Commissioner Mike Slive, in his eighth season with the conference, was given full discretion by the league's athletic directors and presidents to hand out the punishment. He will determine the amount of fines and lengths of suspensions on a case-by-case basis.
"On rare occasions over the last seven years there were several private reprimands and that took care of the matter," Slive told the AP in a telephone interview. "On occasion there were public reprimands and that took care of it. It became clear to me after last week that I was no longer interested in reprimands.
"We will go right to suspensions and fines."
The Big 12, Big Ten, ACC, Pac-10 and Mountain West conferences also use public reprimands, fines and suspensions as penalties for coaches who are publicly critical of officiating.

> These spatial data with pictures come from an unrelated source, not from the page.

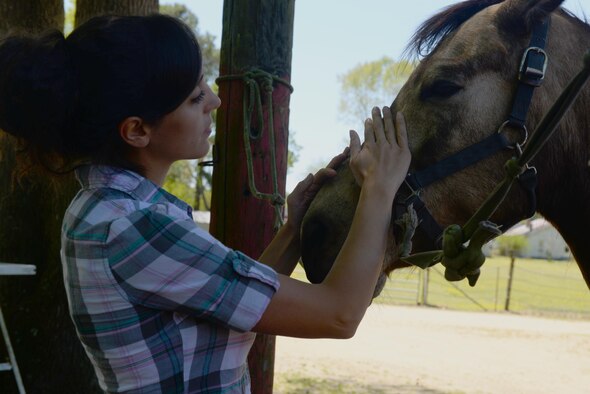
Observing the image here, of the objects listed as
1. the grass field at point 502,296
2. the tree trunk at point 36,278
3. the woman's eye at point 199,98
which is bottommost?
the grass field at point 502,296

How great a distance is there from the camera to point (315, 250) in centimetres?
178

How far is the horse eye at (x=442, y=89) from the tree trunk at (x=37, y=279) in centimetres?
310

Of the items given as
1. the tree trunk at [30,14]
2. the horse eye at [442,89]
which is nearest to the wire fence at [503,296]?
the tree trunk at [30,14]

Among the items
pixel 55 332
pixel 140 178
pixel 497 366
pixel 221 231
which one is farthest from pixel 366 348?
pixel 140 178

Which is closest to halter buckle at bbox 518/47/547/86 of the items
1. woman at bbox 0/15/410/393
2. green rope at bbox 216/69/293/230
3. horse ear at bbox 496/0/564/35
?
horse ear at bbox 496/0/564/35

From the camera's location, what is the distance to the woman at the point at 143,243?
119 centimetres

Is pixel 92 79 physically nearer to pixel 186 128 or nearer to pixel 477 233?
pixel 186 128

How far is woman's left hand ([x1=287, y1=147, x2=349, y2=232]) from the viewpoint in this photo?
1891mm

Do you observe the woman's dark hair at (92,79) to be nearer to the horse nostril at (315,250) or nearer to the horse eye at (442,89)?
the horse nostril at (315,250)

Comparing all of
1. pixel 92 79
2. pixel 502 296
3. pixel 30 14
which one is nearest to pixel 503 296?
pixel 502 296

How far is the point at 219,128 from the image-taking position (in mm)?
2334

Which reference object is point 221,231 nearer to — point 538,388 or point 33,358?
point 33,358

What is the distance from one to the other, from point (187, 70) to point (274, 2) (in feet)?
3.46

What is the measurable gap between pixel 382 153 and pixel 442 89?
0.33 meters
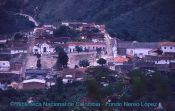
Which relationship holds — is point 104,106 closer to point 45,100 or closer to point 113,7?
point 45,100

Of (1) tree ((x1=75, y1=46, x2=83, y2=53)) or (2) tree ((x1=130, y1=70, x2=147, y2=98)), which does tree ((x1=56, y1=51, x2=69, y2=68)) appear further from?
(2) tree ((x1=130, y1=70, x2=147, y2=98))

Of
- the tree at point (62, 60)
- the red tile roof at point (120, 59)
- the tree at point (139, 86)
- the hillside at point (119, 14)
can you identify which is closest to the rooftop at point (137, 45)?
the red tile roof at point (120, 59)

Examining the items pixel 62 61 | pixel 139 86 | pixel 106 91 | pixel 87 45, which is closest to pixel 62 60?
pixel 62 61

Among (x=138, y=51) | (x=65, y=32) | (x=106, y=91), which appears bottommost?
(x=106, y=91)

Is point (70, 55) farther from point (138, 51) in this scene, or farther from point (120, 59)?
point (138, 51)

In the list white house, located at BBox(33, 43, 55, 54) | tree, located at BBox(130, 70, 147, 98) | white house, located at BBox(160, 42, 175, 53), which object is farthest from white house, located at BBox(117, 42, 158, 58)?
tree, located at BBox(130, 70, 147, 98)

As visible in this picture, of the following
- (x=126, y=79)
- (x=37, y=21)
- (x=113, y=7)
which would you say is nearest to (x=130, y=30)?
(x=113, y=7)
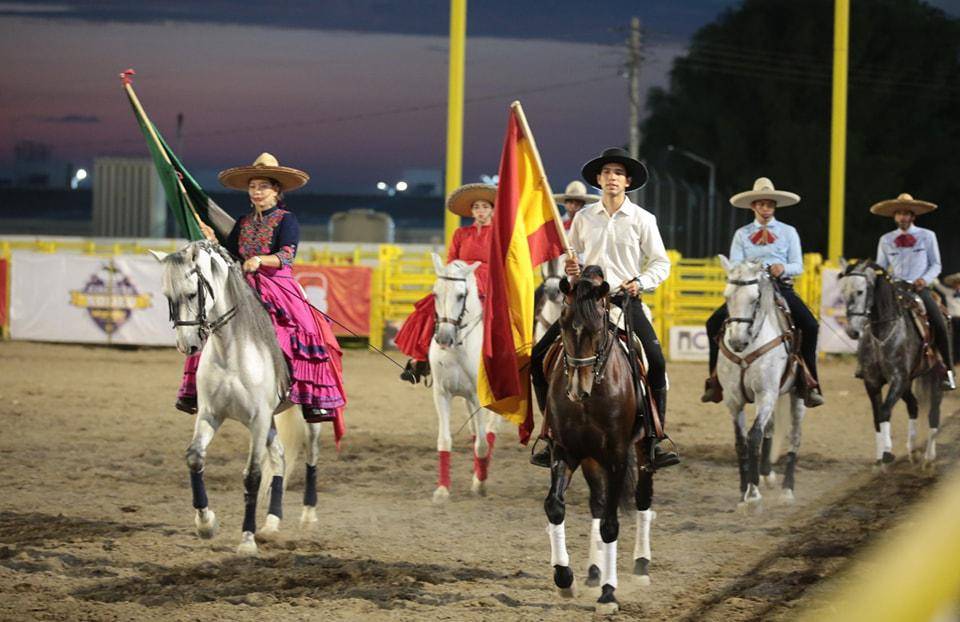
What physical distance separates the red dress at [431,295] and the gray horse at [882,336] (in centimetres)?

The SEC's officiating, and public complaints by a few coaches about it, has drawn plenty of unwanted attention to Slive's conference.
Last week, an officiating crew was suspended after it called penalties the league said were not supported by video evidence in the LSU-Georgia game Oct. 3 and the Arkansas-Florida game Oct. 17. The SEC publicly announced the suspensions, an unprecedented move by the conference.
Slive said that while he believes the SEC officiating has been good this season, the unusual circumstances with that one crew convinced him to go public with the punishment.
"It had to do with a very unusual confluence of events that we have not seen before and I doubt we will see again, in that we had two calls by a crew over a relatively short period of time that the video evidence did not support," Slive said. "And one of the rules in play was the excessive celebration rule that has long been a subject of public debate.
"Given all that, we felt it was important to say publicly the discipline we had imposed. That is not something we expect to have to do again."